For decades, KRAS, one of the deadliest cancer-causing mutant proteins, was considered impossible due to its smooth surface and lack of binding sites.
Tackling cancer cell growth has always been a challenge, leading to continued disappointment among the scientific community.
KRAS also poses an ‘irreversible’ challenge because it acts as an ‘on/off’ switch for cell growth. Mutations lock it in the “on” position, causing uncontrolled tumor growth.
Furthermore, its slippery physical structure makes it difficult for traditional drug molecules to ‘take hold’ and deactivate.
Now, new hope has been renewed in the form of a groundbreaking drug breakthrough in trials. New strategies, particularly protein degraders and multimutant inhibitors, are showing success in clinical trials.
Recent breakthroughs
In one clinical trial, a drug has shown efficacy against KRAS protein mutant. Four other studies are also underway, demonstrating effective inhibition of various mutant forms of KRAS and related proteins.
The drugs work as protein degraders. Instead of just blocking the protein, these drugs bind KRAS to an enzyme called E3 ubiquitin ligase.

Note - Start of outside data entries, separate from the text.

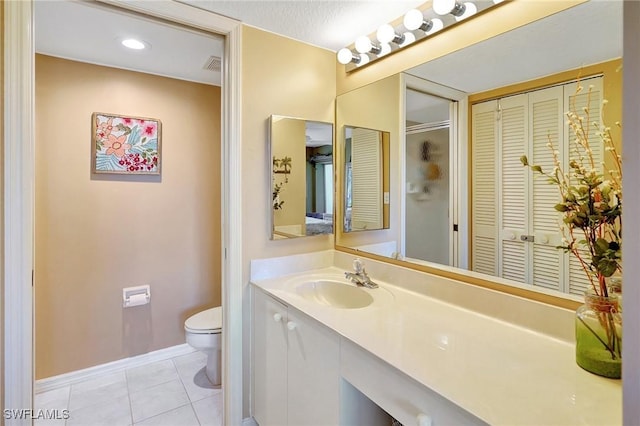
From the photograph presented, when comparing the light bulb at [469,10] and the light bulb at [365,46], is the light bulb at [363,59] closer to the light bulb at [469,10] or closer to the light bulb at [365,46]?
the light bulb at [365,46]

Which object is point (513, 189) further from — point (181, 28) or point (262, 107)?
point (181, 28)

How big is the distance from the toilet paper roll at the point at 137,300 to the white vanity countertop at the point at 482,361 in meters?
1.53

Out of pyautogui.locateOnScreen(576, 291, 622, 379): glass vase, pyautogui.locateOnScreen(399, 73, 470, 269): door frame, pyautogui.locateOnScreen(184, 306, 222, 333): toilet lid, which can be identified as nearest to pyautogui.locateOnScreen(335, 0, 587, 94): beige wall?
pyautogui.locateOnScreen(399, 73, 470, 269): door frame

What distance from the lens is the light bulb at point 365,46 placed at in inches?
66.1

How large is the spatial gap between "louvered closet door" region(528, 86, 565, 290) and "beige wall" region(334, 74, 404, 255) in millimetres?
645

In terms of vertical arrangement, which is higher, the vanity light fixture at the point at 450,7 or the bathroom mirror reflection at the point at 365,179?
the vanity light fixture at the point at 450,7

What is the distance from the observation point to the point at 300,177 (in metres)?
1.87

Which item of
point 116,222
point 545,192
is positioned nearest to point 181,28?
point 116,222

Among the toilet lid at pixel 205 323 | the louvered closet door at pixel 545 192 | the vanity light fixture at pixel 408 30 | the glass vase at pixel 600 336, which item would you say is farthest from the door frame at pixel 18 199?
the glass vase at pixel 600 336

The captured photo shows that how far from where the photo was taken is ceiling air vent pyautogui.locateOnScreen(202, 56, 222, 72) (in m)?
2.13

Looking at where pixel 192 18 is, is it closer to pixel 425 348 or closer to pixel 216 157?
pixel 216 157

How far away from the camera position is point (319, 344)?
3.92 ft

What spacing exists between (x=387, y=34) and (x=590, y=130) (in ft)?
3.20

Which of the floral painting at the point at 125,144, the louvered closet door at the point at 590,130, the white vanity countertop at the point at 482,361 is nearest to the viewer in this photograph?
the white vanity countertop at the point at 482,361
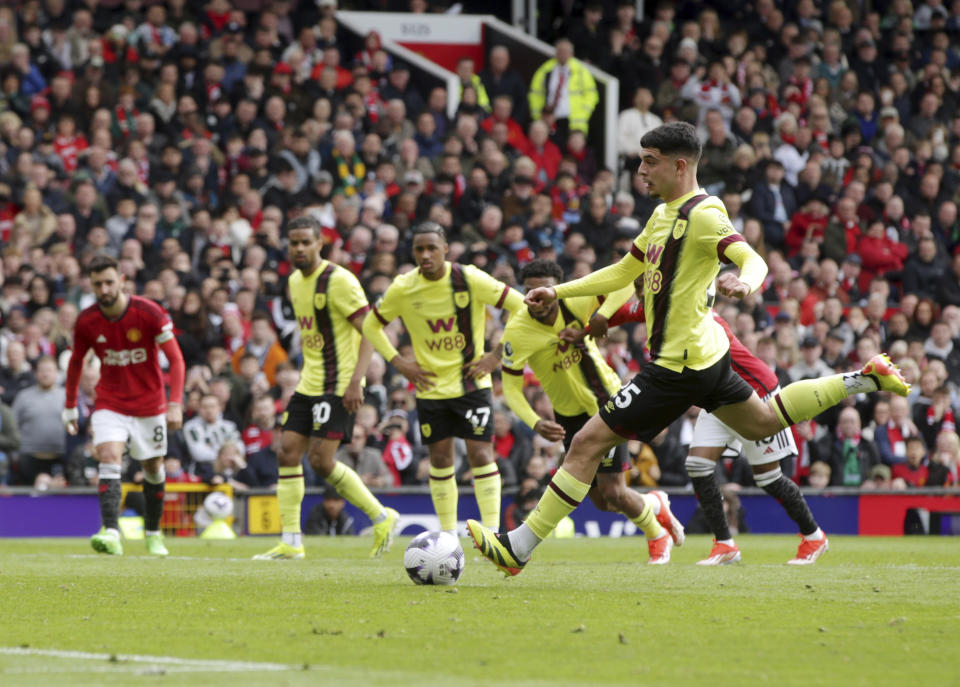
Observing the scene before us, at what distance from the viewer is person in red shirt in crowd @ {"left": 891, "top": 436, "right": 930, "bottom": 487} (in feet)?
63.8

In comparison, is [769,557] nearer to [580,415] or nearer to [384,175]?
[580,415]

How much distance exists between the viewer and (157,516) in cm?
1405

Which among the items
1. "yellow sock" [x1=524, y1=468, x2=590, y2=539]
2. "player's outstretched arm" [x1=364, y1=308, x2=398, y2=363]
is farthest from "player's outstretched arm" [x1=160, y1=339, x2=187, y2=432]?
"yellow sock" [x1=524, y1=468, x2=590, y2=539]

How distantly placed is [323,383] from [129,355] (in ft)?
5.84

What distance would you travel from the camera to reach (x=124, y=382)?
13.6 metres

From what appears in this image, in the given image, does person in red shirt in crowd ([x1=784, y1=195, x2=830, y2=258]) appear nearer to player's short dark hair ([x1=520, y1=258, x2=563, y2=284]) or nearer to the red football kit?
the red football kit

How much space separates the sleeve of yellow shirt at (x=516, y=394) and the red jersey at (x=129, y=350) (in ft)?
10.2

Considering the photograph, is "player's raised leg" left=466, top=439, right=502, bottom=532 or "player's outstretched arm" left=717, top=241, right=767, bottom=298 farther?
"player's raised leg" left=466, top=439, right=502, bottom=532

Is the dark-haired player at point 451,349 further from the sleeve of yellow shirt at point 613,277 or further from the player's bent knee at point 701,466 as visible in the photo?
the sleeve of yellow shirt at point 613,277

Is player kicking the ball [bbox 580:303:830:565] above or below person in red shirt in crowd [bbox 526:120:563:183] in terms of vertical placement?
below

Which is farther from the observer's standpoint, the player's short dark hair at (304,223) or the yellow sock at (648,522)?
the player's short dark hair at (304,223)

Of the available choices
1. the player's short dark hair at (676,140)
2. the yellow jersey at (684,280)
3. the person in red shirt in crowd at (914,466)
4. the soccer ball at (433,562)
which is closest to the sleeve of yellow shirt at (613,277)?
the yellow jersey at (684,280)

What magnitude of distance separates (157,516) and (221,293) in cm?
571

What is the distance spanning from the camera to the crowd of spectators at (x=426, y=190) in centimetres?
1878
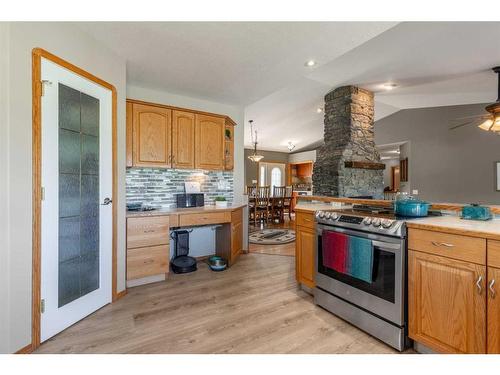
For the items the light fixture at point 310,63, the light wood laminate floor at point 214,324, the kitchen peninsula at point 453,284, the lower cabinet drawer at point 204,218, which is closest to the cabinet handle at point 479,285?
the kitchen peninsula at point 453,284

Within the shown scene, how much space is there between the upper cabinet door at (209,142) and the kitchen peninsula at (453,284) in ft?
8.00

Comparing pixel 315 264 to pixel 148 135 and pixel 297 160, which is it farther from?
pixel 297 160

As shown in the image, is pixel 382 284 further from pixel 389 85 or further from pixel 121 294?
pixel 389 85

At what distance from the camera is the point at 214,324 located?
2.01 meters

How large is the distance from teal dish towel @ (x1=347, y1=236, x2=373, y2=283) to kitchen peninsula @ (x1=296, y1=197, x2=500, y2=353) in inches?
5.6

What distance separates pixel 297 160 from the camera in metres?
10.3

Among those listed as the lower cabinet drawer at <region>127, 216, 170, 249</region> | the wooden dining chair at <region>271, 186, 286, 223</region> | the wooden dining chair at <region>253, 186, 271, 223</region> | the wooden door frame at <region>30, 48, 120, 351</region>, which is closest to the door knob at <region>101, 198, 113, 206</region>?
the lower cabinet drawer at <region>127, 216, 170, 249</region>

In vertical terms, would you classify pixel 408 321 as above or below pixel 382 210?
below

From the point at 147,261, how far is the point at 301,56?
109 inches

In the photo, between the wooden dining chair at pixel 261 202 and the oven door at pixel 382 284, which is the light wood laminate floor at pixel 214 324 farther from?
the wooden dining chair at pixel 261 202

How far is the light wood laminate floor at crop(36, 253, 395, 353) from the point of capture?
1725 millimetres
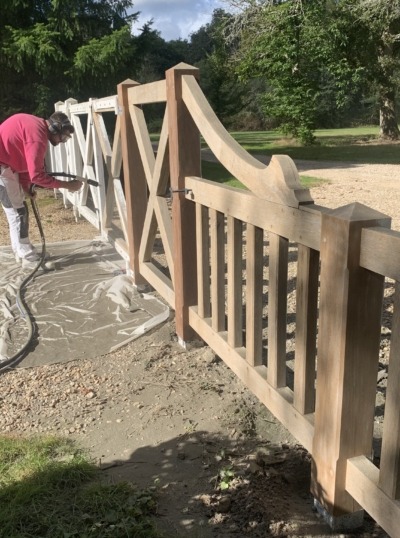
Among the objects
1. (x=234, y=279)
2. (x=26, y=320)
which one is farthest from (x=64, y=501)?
(x=26, y=320)

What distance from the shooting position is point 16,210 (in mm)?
6207

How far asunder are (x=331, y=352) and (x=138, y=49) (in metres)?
11.5

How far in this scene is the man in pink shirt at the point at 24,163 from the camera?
18.2ft

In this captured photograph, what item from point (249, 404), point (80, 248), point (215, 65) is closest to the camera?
point (249, 404)

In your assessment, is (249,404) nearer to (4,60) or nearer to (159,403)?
(159,403)

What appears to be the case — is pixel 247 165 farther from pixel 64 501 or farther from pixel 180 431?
pixel 64 501

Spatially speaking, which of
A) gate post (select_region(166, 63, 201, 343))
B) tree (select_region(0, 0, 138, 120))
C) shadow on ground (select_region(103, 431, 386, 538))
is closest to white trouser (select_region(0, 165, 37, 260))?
gate post (select_region(166, 63, 201, 343))

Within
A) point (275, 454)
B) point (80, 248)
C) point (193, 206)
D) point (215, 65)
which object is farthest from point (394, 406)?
point (215, 65)

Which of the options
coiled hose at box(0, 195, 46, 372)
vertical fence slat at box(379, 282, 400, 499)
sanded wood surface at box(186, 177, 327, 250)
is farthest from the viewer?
coiled hose at box(0, 195, 46, 372)

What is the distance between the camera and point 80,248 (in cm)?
696

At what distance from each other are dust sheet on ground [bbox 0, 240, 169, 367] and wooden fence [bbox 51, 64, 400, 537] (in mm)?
639

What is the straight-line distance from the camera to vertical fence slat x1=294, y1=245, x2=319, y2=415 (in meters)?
2.24

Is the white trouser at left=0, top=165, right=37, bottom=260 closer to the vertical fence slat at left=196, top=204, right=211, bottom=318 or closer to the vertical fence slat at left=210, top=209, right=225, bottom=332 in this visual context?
the vertical fence slat at left=196, top=204, right=211, bottom=318

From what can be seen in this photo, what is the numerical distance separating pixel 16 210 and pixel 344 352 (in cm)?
507
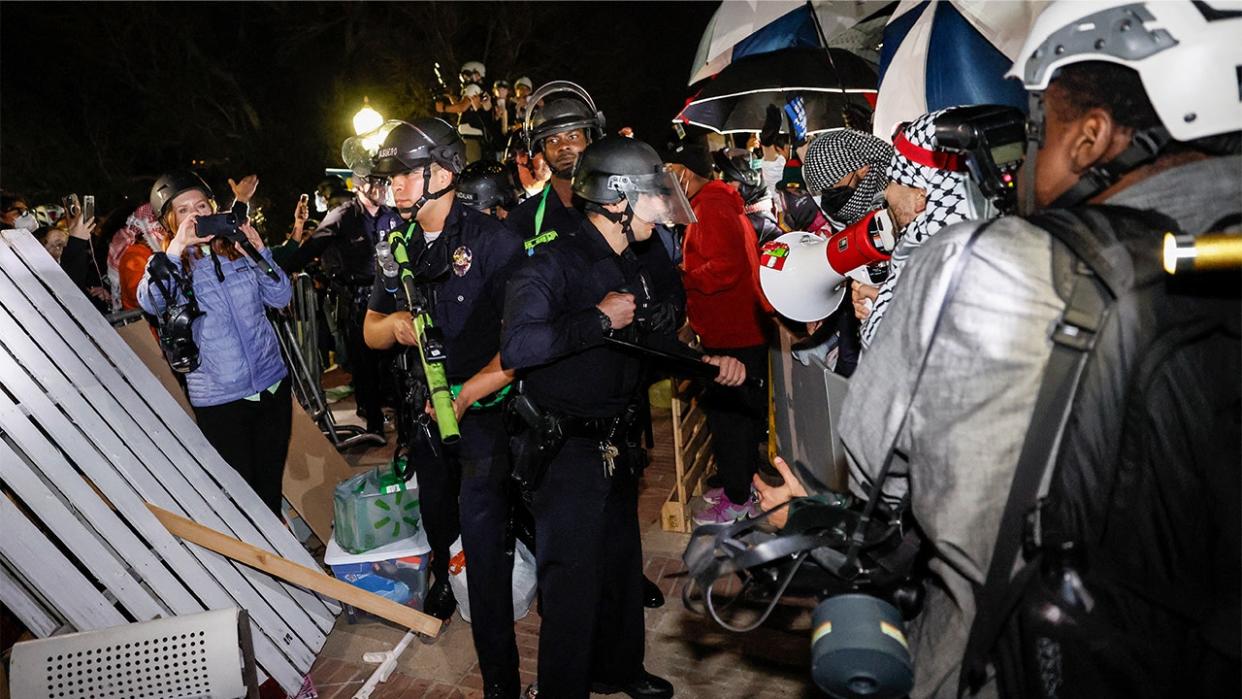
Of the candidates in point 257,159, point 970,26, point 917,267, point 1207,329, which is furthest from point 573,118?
point 257,159

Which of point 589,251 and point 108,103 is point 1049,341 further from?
point 108,103

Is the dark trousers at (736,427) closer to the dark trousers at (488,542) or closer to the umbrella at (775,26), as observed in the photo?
the dark trousers at (488,542)

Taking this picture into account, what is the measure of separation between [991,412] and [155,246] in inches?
200

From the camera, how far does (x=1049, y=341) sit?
56.6 inches

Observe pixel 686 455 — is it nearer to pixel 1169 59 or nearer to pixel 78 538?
pixel 78 538

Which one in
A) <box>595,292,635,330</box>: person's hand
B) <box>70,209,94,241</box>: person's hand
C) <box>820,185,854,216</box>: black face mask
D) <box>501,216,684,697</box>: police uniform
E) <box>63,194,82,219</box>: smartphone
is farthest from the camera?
<box>63,194,82,219</box>: smartphone

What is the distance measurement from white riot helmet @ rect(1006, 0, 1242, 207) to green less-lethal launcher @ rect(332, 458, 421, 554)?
379 centimetres

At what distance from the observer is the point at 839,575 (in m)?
1.76

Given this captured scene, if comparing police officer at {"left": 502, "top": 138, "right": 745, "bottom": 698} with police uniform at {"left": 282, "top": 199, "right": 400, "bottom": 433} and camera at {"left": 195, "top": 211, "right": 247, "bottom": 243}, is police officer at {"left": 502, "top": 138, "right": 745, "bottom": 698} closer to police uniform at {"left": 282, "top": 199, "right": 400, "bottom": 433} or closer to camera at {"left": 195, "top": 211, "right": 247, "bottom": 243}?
camera at {"left": 195, "top": 211, "right": 247, "bottom": 243}

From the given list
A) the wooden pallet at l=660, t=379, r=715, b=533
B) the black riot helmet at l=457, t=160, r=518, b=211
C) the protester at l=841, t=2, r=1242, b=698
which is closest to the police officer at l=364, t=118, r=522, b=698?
the wooden pallet at l=660, t=379, r=715, b=533

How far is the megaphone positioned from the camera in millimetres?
3160

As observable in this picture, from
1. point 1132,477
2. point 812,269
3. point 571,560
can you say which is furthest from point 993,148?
point 571,560

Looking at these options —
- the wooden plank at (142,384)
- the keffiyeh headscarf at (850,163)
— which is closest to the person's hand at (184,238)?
the wooden plank at (142,384)

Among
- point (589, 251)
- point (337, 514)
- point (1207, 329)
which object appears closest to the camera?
point (1207, 329)
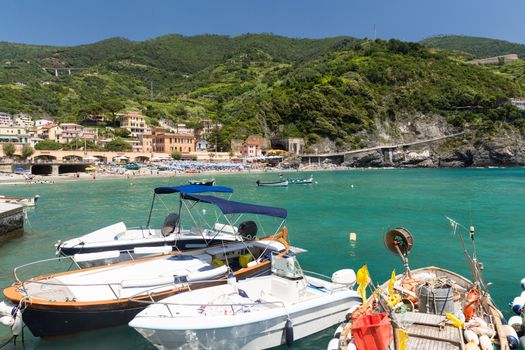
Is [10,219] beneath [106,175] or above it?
beneath

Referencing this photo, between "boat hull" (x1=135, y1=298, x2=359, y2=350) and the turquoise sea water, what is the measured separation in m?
0.47

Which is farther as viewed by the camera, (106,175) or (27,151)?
(27,151)

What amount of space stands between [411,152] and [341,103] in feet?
94.9

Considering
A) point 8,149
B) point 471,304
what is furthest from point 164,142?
point 471,304

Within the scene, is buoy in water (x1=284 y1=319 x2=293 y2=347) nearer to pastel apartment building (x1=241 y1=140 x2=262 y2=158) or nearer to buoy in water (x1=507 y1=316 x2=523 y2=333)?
buoy in water (x1=507 y1=316 x2=523 y2=333)

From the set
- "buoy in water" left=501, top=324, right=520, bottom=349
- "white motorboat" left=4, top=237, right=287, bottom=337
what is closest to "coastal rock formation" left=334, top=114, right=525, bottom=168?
"white motorboat" left=4, top=237, right=287, bottom=337

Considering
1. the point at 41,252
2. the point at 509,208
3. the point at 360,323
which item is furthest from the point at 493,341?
the point at 509,208

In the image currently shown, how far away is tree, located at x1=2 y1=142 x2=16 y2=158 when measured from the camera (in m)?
88.4

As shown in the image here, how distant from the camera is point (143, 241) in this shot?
55.2 ft

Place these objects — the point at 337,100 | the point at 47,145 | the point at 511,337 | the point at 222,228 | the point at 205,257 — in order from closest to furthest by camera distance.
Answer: the point at 511,337 → the point at 205,257 → the point at 222,228 → the point at 47,145 → the point at 337,100

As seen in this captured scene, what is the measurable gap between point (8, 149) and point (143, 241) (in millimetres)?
89127

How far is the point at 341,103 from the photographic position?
136 meters

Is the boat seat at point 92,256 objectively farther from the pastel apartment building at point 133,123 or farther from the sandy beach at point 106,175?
the pastel apartment building at point 133,123

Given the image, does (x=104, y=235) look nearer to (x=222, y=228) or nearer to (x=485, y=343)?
(x=222, y=228)
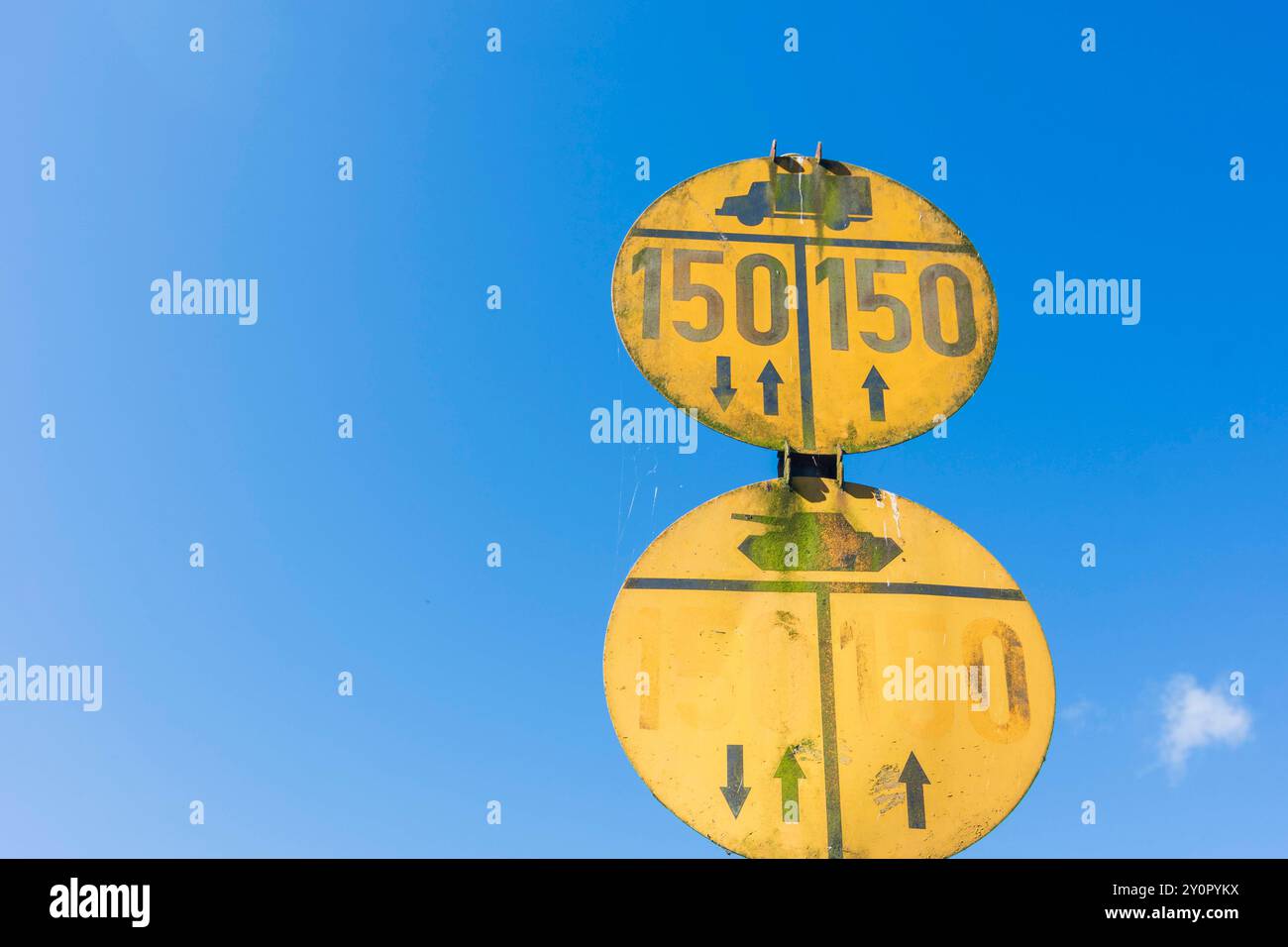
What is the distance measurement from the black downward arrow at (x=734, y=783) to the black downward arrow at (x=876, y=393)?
2.08m

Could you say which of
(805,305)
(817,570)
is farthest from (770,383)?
(817,570)

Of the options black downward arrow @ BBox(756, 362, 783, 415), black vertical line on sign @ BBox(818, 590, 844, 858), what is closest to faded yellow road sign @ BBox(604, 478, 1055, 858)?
black vertical line on sign @ BBox(818, 590, 844, 858)

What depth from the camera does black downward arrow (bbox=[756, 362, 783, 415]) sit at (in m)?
7.55

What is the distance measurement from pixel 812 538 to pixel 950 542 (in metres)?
0.79

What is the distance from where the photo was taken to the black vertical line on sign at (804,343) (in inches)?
296

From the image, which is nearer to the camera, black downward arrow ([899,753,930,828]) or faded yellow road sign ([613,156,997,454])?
black downward arrow ([899,753,930,828])

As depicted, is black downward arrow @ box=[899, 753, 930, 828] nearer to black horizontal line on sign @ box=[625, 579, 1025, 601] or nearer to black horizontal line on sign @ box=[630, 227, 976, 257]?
black horizontal line on sign @ box=[625, 579, 1025, 601]

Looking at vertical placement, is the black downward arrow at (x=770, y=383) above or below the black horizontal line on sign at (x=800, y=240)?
below

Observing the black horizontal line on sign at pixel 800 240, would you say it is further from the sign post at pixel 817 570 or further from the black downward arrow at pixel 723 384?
the black downward arrow at pixel 723 384

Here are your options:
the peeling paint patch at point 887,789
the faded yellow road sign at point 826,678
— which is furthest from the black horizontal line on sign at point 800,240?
the peeling paint patch at point 887,789

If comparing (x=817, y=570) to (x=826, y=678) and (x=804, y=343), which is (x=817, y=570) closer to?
(x=826, y=678)

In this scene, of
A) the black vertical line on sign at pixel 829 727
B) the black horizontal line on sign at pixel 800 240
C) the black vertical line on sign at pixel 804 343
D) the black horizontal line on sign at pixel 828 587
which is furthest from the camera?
the black horizontal line on sign at pixel 800 240

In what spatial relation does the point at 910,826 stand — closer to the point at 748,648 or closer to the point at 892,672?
the point at 892,672
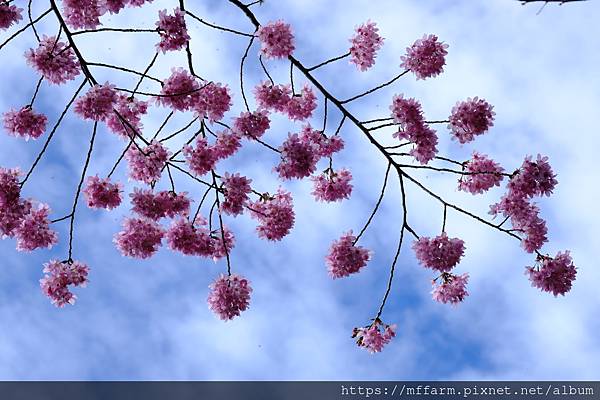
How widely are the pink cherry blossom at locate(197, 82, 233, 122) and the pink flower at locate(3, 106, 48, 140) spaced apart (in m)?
1.93

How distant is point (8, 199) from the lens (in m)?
8.98

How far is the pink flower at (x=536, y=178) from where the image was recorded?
908 centimetres

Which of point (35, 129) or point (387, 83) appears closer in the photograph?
point (387, 83)

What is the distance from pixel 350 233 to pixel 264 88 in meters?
2.32

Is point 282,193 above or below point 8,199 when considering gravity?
above

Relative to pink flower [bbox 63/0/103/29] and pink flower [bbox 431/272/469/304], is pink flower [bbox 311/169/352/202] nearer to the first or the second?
pink flower [bbox 431/272/469/304]

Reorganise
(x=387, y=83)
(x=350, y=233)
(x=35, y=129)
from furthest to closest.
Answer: (x=350, y=233) → (x=35, y=129) → (x=387, y=83)

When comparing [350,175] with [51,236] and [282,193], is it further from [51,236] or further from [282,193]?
[51,236]

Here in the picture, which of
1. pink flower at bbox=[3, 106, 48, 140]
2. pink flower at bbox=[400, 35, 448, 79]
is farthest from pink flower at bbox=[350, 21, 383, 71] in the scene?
Answer: pink flower at bbox=[3, 106, 48, 140]

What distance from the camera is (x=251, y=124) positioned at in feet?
31.7

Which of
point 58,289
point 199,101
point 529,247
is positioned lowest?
point 58,289

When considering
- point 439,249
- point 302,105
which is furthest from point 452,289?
point 302,105

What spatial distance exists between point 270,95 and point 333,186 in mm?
1525

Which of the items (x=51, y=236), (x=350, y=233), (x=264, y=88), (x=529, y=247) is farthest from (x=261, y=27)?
(x=529, y=247)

The enzyme marks KRAS as ‘cellular waste’, prompting the cells to physically destroy the mutant.
Kevan Shokat, a chemical biologist at the University of California, San Francisco, said, “The amount of complexity and gymnastics that has to happen, sometimes your protein can be broken down, sometimes it just can’t be done.”
In March, researchers reported promising results from the first KRAS degrader tested in humans. A recent study showed tumor shrinkage in more than 1/3 of lung cancer patients and 1/4 of pancreatic cancer patients, driven by a drug called setidegrasib, made by Astellas Pharma in Tokyo.
In another progressive development, an inhibitor called daraxonrasib also disrupted active but distinct forms of KRAS and its relative mutants, inhibiting their ability to cause cancer.
Main challenges
One of the biggest challenges is drug resistance that cancer cells exhibit due to their greater adaptability.
The resistance comes in different forms, involving new mutations developed by KRAS, or the cell can activate backup pathways to cause tumor growth despite KRAS being knocked out.
Combination therapy: the next frontier
According to experts including Kevan Shokat and Dieter Saur, the next breakthrough lies in ‘combination therapy’. Even the data suggests that different types of inhibitors may be more effective than single use.
“If we combine them properly, we can achieve tremendous synergy. It will only be a matter of time,” Shokat said.